> **DOCUMENT EXTRACT**
A Note From Your Therapist: How To Break Old Patterns

Notes From Your Therapist Take Root Therapy Quilt Thread

Words by Saba Harouni Lurie of Take Root Therapy

I recently noticed that when I go into the restroom in our office, out of the two available stalls, I always choose the one on the left. I never noticed this tendency until one day when I went inside, the left stall was taken and I stood there feeling flustered before resigning to the one on the right. I’m not writing this to bore you or weird you out about my restroom habits, but because it made me wonder. Why is the stall on the left the choice that I have been making for years and what does this decision say about me?

I can’t answer the restroom-specific conundrum at this very moment, but I do know that this instance is a day-to-day illustration of how we develop patterns in our lives, often without even thinking about it. It should come as no surprise that many of these patterns don’t always serve us well, and it takes real work to try to change them.

Most of the calls we get at Take Root Therapy are from people struggling in their relationships, or struggling to get into a relationship, only to find that they are engaging in the same patterns over and over again. The bad news is that it’s easy to participate in the same patterns over and over again, for years even, without noticing or wondering why. (See my aforementioned bathroom stall example!) The good news, however, is that people are flexible. Just because you have engaged in the same pattern over and over again, doesn’t mean that you have to keep engaging in the same pattern. While it may not feel it in the throes of subconscious patterns, we always have the option to make a different choice.

> **TASKS**
**a)** In the note on breaking old patterns, which restroom stall does the writer always choose?
**b)** Carry on the note on breaking old patterns from its final sentence.
The material that comes next is separate from the note on breaking old patterns.

> **GIVEN DATA**
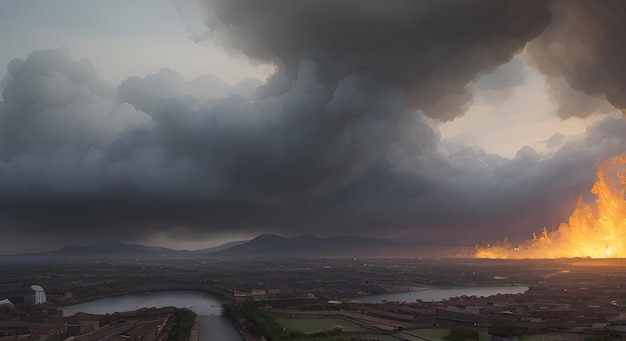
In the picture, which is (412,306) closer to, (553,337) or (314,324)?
(314,324)

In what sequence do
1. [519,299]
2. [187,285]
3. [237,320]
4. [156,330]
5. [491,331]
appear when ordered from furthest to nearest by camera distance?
[187,285] < [519,299] < [237,320] < [156,330] < [491,331]

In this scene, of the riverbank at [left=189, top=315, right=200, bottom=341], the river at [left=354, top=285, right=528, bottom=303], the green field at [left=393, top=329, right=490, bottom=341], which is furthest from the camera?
the river at [left=354, top=285, right=528, bottom=303]

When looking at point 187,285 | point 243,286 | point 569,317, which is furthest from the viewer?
point 187,285

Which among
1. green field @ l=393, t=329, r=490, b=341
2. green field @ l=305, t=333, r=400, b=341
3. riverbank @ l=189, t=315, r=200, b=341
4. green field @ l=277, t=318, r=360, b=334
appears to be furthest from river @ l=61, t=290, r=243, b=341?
green field @ l=393, t=329, r=490, b=341

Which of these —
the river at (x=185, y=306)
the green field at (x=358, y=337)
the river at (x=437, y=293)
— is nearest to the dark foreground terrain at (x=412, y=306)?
the green field at (x=358, y=337)

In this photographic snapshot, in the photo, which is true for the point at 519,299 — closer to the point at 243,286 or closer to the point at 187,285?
the point at 243,286

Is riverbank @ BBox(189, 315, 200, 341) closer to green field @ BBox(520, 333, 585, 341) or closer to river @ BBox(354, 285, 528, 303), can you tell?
green field @ BBox(520, 333, 585, 341)

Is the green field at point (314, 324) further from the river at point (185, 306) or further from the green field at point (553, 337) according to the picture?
the green field at point (553, 337)

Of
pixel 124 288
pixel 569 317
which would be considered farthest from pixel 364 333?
pixel 124 288
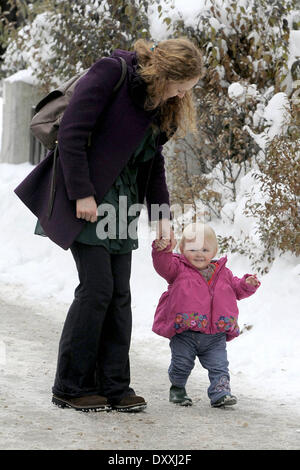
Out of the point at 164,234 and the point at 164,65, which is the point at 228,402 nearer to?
the point at 164,234

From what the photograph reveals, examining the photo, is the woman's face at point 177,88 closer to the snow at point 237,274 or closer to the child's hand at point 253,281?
the child's hand at point 253,281

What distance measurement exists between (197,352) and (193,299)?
0.95ft

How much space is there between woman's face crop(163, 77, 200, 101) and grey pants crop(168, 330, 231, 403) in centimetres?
119

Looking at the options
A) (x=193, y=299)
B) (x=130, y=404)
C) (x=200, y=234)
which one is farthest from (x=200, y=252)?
(x=130, y=404)

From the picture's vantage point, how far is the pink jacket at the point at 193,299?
14.1 feet

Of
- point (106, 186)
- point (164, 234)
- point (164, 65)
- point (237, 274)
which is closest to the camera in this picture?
point (164, 65)

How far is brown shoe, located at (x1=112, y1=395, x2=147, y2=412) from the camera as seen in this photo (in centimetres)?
403

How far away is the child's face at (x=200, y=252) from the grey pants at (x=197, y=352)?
1.15ft

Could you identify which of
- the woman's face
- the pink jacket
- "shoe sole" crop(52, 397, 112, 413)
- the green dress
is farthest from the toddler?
the woman's face

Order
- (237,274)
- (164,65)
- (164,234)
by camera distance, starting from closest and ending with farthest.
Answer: (164,65) → (164,234) → (237,274)

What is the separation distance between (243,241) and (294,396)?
9.29 feet

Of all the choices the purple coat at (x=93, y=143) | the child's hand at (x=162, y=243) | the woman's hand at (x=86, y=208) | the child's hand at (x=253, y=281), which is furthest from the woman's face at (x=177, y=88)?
the child's hand at (x=253, y=281)

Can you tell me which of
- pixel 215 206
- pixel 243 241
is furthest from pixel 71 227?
pixel 215 206

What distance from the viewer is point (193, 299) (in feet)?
14.1
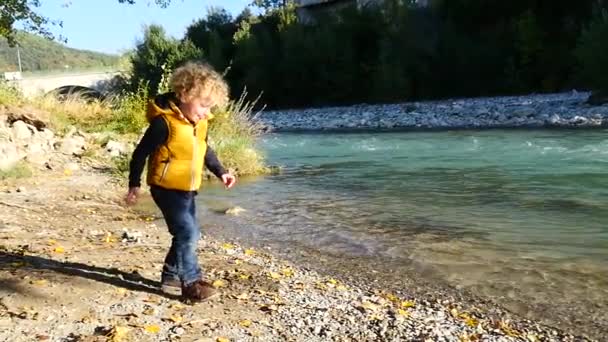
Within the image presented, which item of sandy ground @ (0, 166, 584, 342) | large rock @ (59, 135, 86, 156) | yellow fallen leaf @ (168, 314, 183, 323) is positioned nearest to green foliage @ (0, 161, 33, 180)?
large rock @ (59, 135, 86, 156)

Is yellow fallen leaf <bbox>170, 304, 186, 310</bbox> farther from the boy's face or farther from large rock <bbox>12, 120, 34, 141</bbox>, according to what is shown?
large rock <bbox>12, 120, 34, 141</bbox>

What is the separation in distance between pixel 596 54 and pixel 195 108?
3125 cm

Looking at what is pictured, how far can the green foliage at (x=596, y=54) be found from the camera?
103 feet

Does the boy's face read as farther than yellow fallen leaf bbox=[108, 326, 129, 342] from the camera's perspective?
Yes

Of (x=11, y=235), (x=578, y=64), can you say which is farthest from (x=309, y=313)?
(x=578, y=64)

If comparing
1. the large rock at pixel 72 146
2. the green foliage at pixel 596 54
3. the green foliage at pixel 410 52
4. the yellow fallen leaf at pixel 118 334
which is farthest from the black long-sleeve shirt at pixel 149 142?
the green foliage at pixel 410 52

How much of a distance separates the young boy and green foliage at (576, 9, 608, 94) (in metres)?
29.2

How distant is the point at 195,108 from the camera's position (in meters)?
4.60

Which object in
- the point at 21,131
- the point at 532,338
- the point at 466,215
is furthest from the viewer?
the point at 21,131

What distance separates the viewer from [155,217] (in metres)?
8.81

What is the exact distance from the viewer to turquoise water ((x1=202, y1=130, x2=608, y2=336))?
598cm

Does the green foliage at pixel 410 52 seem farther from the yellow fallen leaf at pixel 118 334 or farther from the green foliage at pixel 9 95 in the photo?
the yellow fallen leaf at pixel 118 334

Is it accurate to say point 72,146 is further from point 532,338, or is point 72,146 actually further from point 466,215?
Result: point 532,338

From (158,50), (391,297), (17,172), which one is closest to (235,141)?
(17,172)
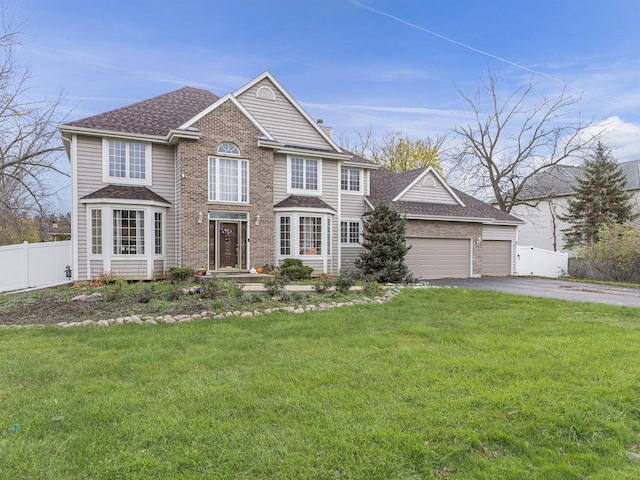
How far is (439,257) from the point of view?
17953mm

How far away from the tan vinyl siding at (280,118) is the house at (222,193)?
4 cm

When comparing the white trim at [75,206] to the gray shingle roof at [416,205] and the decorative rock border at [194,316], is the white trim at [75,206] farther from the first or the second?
the gray shingle roof at [416,205]

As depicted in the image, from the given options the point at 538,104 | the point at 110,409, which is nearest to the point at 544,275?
the point at 538,104

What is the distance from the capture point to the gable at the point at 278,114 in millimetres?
15609

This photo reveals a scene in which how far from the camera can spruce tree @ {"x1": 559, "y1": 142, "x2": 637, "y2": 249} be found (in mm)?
26391

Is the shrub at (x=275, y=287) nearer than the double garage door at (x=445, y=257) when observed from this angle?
Yes

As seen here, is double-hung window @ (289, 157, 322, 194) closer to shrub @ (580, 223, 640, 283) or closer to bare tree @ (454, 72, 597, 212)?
shrub @ (580, 223, 640, 283)

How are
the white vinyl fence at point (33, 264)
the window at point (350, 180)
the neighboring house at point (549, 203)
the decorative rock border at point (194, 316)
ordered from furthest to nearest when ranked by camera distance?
the neighboring house at point (549, 203) → the window at point (350, 180) → the white vinyl fence at point (33, 264) → the decorative rock border at point (194, 316)

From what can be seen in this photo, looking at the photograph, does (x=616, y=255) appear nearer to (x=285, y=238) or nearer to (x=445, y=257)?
(x=445, y=257)

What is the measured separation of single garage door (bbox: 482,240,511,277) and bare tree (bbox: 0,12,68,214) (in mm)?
20267

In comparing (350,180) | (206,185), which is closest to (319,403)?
(206,185)

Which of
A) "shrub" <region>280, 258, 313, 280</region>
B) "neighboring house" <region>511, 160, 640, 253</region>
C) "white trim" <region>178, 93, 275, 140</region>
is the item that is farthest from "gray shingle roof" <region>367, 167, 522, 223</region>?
"neighboring house" <region>511, 160, 640, 253</region>

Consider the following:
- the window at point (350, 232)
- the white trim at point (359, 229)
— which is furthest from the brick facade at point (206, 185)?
the window at point (350, 232)

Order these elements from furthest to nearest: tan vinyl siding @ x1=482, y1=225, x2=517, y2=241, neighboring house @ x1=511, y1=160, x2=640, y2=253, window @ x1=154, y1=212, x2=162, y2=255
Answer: neighboring house @ x1=511, y1=160, x2=640, y2=253 → tan vinyl siding @ x1=482, y1=225, x2=517, y2=241 → window @ x1=154, y1=212, x2=162, y2=255
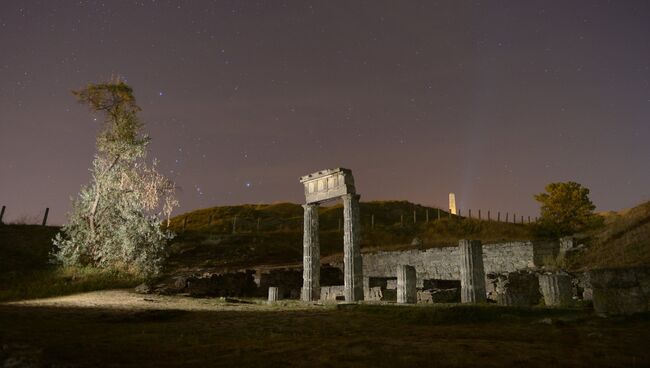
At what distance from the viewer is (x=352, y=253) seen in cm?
2112

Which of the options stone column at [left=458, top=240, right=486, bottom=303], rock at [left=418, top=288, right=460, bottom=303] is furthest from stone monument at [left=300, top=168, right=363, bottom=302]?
stone column at [left=458, top=240, right=486, bottom=303]

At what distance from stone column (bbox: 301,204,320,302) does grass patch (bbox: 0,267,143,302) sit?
9.29 meters

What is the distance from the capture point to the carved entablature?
71.0ft

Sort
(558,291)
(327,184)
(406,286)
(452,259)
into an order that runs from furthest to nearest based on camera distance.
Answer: (452,259), (327,184), (406,286), (558,291)

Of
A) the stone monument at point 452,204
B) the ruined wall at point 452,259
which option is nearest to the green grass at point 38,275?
the ruined wall at point 452,259

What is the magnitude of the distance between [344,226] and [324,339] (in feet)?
43.5

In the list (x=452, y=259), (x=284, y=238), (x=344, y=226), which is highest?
(x=284, y=238)

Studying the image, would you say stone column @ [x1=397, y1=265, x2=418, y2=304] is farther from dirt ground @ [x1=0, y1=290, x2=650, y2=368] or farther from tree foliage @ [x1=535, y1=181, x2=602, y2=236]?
tree foliage @ [x1=535, y1=181, x2=602, y2=236]

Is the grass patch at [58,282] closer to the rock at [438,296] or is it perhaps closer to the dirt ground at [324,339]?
the dirt ground at [324,339]

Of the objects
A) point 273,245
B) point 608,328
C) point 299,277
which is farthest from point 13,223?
point 608,328

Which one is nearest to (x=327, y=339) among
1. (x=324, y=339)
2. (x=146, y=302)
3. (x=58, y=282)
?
(x=324, y=339)

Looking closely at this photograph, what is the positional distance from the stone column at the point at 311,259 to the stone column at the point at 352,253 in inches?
91.9

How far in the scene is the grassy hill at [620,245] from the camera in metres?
21.2

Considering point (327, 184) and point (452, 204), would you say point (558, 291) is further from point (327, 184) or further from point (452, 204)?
point (452, 204)
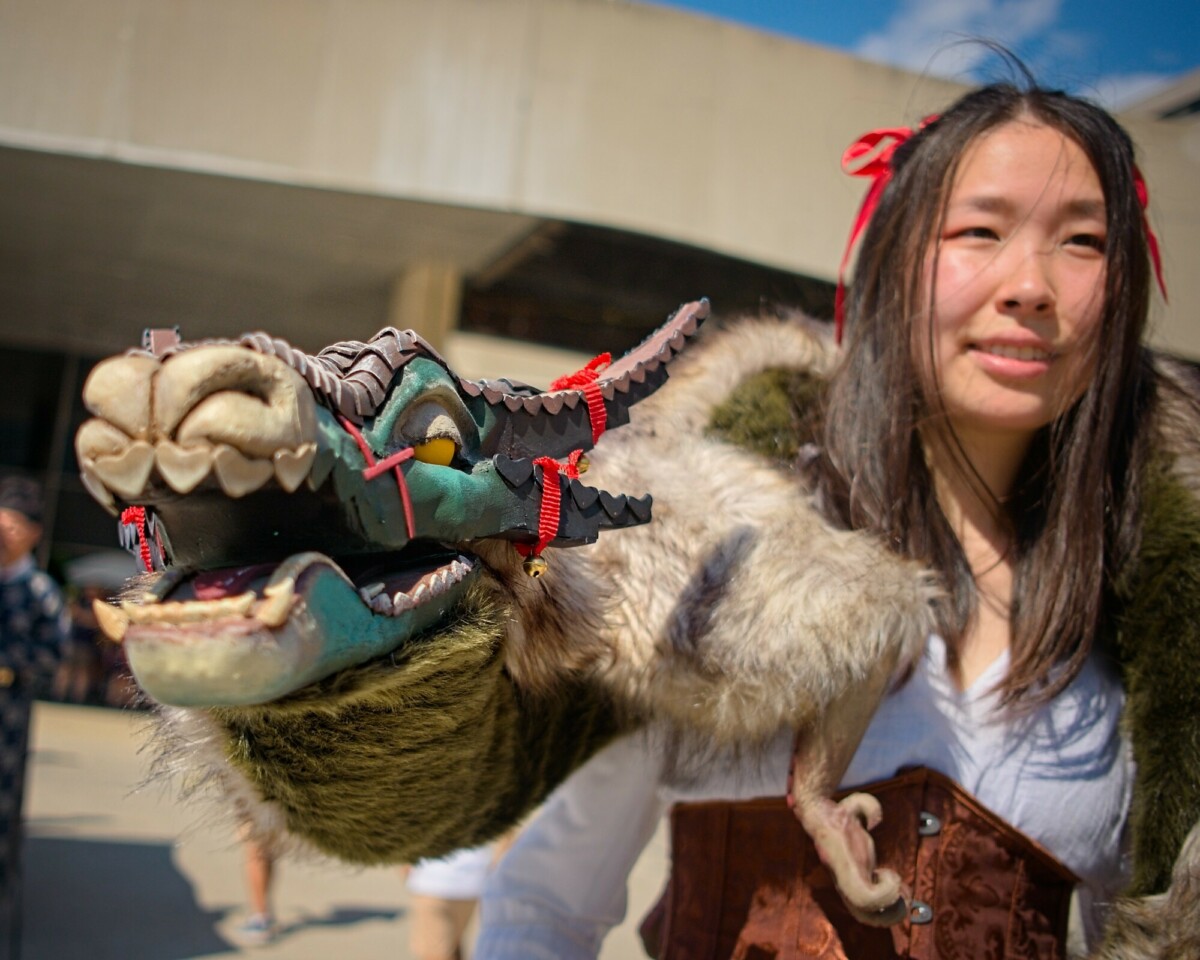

> **ANSWERS TO THE PROBLEMS**
**a)** The stall on the left.

**b)**
Breaking patterns and establishing healthier ones is where therapy can help. One of the things that we specialize in at Take Root Therapy is helping our clients see their patterns and understand where they originated, and then make changes if they find their patterns are no longer serving them. Beginning with wanting to understand how the pattern originated - what need, desire, or circumstance it was born out of - makes it much easier to have compassion for the person creating the pattern (you). From there, we work with our clients to be intentional about the choices they are making. Instead of unconsciously choosing a partner that has some nice qualities but is emotionally unavailable, for example, clients are able to consider the choice they are making with clarity. And if, when they look at their pattern with their eyes wide open, they realize it’s not in line with what they want for their lives, they can challenge themselves and make a different choice. It’s at this point people feel empowered to make a different choice, breaking the blueprints that prevented them from moving forward.

Ultimately, this process is best conducted with the help of a truly compassionate and trained professional, within a nonjudgmental space. We work with our clients to be intentional about the choices they are making, not passive bystanders in their own lives. If the adage “Old habits die hard” is true, then breaking patterns can feel like you’re treading water upstream. But if you put in the work and forge a new design, your life can take a new shape. After all, if always do what you’ve always done, then you’ll always get what you’ve always gotten.